**Text section**
Vulnerability, exclusion, shame. Not everyone was poor by every one of these criteria; the excluded and the shamed overlapped, but were not co-extensive, with the vulnerable. However, poverty in one respect might well lead to another, as shame contributed to social exclusion and social exclusion reinforced vulnerability, since the outcast could not rely on networks of reciprocity or patronage in times of crisis.
3. Towards a history of the Roman poor
Poverty is not an independent variable; it is the consequence of the combination of a particular level of economic development, a particular size of population relative to available resources and the particular social and economic structures that determined the distribution of wealth within society. Changes in any of these variables will affect the incidence and severity of poverty. Smith and his successors argued that increasing affluence would in due course alleviate poverty; Malthus retorted that this would not be the case unless population growth could somehow be checked; Paine and later Marx pointed to the need to transform the instutitions of society in order to obtain a more equitable distribution of wealth. Modern explanations for the persistence of poverty even after the industrial revolution follow similarly diverging lines, considering poverty as an unfortunate but temporary by-product of processes of economic change that will in due course increase aggregate wealth and benefit everyone, or as an essential but disavowed element of the capitalist system, ensuring its perpetuation through the existence of ‘a mass of human material always ready for exploitation’.

**Description of the task**
In the passage on poverty, what did Malthus retort to the argument that increasing affluence would alleviate poverty?

**Supplied information**
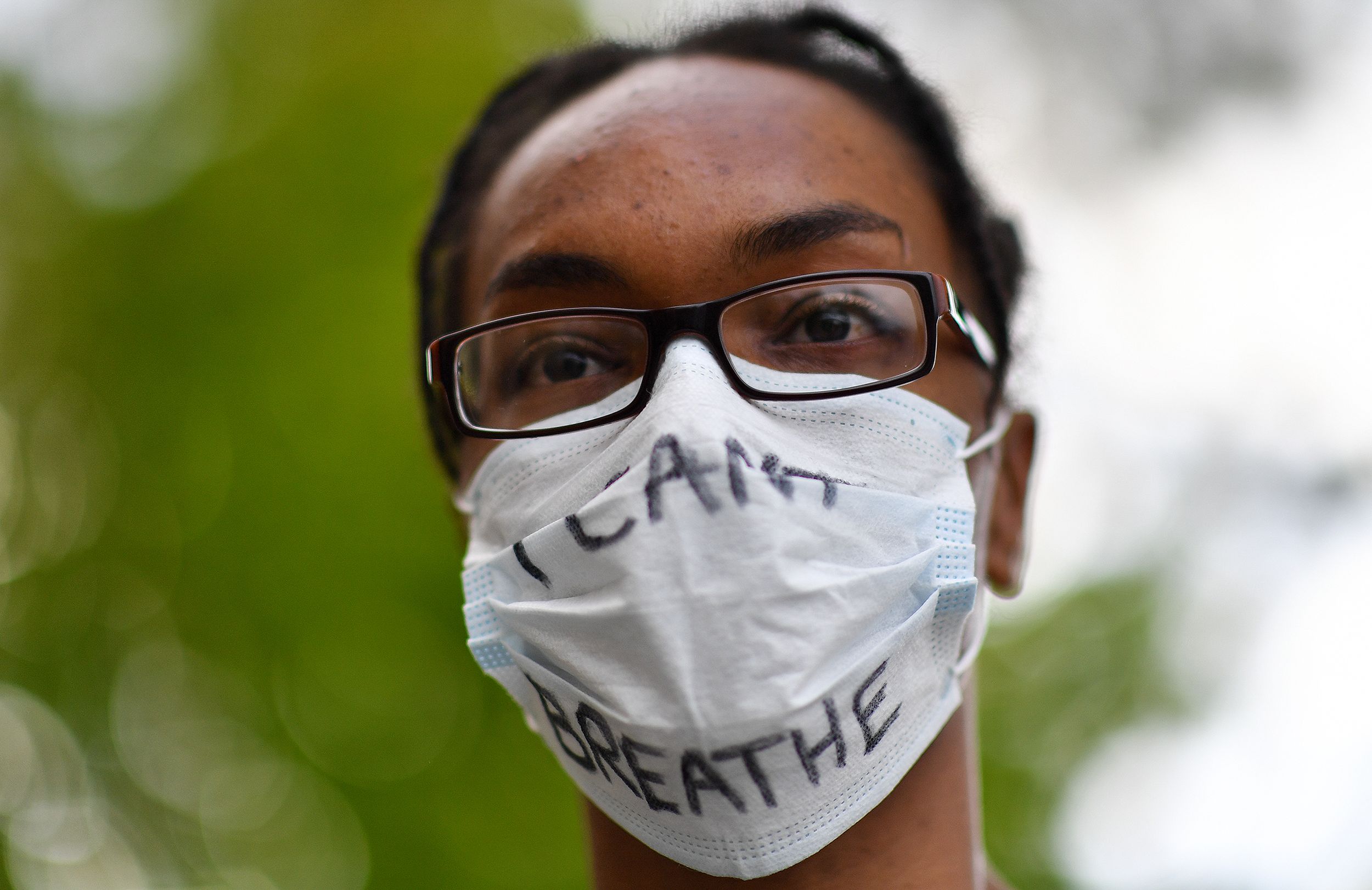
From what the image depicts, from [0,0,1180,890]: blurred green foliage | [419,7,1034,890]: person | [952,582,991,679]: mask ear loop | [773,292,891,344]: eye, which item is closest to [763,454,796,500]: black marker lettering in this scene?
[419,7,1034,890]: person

**Solution for this problem**
He retorted that increasing affluence would not alleviate poverty unless population growth could somehow be checked.